正文部分 ▸
■ ■ ■ ■

在Julia中并行化两个(或多个)函数

时间:2019-09-03 13:15:53

标签: julia

我正在尝试使用有限差分法解决一些波动方程问题(与我的博士学位有关)。为此,我已经翻译(逐行)了一个fortran代码(下面的链接):(https://github.com/geodynamics/seismic_cpml/blob/master/seismic_CPML_2D_anisotropic.f90
在这些代码内以及时间循环内,有四个独立的主循环。实际上,我可以将它们分为四个功能。 由于我必须运行此代码约一百次,因此加快处理速度将是很好的。从这个意义上讲,我正在把目光转向并行化。参见以下示例:

function main()

...some common code...
   for time=1:N
       function fun1() # I want this function to run parallel... 
       function fun2() # ..this function to run parallel with 1,3,4
       function fun3() # ..This function to run parallel with 2,3,4
       function fun4() # ..This function to run parallel with 1,2,3
   end
   ... more code here...

■ ■ ■ ■

任务说明 1 ▸ 根据这篇关于Julia并行化的正文,判断下列说法是否与正文一致:(a)提问者是逐行翻译Fortran代码的;(b)时间循环内有三个独立的主循环;(c)这段代码大约要运行一百次。每项回答"是"或"否",并原样引用正文中起决定作用的文字。
任务说明 2 ▸ 接着这篇关于Julia并行化的正文的最后一行往下写。
后面各行是另外的材料,和正文没有关系。

数据列表 ▸

■ ■ ■ ■

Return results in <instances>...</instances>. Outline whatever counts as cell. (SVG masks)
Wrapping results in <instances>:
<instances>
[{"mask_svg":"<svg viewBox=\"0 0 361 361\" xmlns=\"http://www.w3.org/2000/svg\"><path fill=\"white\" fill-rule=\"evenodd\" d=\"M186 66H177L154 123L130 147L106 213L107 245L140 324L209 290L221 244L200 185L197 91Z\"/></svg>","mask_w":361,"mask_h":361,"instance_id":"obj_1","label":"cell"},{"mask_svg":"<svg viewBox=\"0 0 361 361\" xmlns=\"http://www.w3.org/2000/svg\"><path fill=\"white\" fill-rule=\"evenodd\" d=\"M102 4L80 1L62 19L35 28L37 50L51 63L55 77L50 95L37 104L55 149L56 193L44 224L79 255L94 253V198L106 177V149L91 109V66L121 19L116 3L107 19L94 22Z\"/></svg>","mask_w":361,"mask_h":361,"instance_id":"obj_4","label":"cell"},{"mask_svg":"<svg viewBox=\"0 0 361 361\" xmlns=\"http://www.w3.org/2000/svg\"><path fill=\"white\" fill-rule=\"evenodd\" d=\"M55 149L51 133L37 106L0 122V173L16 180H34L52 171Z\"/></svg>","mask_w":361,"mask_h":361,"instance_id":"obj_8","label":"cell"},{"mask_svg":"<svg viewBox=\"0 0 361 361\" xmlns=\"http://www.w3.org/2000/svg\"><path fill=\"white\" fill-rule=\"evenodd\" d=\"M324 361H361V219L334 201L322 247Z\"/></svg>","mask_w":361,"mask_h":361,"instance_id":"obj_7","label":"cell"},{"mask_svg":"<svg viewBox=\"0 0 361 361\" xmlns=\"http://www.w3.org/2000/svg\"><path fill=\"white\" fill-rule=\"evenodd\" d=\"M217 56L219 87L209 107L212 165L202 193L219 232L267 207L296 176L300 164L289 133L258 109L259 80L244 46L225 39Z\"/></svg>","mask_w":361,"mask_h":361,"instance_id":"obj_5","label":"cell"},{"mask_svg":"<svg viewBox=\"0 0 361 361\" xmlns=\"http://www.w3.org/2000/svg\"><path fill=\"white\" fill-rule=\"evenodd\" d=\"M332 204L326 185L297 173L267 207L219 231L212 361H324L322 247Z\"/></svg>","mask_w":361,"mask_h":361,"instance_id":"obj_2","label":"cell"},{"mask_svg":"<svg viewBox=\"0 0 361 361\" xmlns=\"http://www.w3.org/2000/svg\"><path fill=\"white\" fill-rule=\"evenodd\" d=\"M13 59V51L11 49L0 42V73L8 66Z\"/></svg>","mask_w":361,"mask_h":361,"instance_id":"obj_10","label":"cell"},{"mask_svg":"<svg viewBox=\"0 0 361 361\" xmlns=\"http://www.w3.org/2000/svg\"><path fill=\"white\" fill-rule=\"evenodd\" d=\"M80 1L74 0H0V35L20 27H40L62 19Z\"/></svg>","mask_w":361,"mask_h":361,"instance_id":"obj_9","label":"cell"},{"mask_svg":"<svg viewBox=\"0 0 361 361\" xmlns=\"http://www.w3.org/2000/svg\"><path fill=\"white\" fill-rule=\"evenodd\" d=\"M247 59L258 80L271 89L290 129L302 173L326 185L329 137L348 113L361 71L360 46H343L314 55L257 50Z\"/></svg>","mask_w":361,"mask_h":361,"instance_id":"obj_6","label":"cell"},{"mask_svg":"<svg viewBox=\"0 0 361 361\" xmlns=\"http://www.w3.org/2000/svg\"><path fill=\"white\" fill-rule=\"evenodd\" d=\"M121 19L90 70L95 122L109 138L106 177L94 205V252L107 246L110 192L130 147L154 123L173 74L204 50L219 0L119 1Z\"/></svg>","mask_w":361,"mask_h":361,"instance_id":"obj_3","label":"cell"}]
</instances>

■ ■ ■ ■

作答区 1 ▸
(a)是:"我已经翻译(逐行)了一个fortran代码"
(b)否:"有四个独立的主循环"
(c)是:"我必须运行此代码约一百次"

作答区 2 ▸
return
end

所以

1)是否可以做我之前提到的事情?

2)这种方法会加速我的代码吗?

3)有没有更好的方法来解决这个问题?

一个最小的工作示例可能是这样的:

function fun1(t)
for i=1:1000
    for j=1:1000
        t+=(0.5)^t+(0.3)^(t-1);
    end
end
return t
end
function fun2(t)
for i=1:1000
    for j=1:1000
        t+=(0.5)^t;
    end
end
return t
end
function fun3(r)
for i=1:1000
    for j=1:1000
        r = (r + rand())/r;
    end
end
return r
end
function main()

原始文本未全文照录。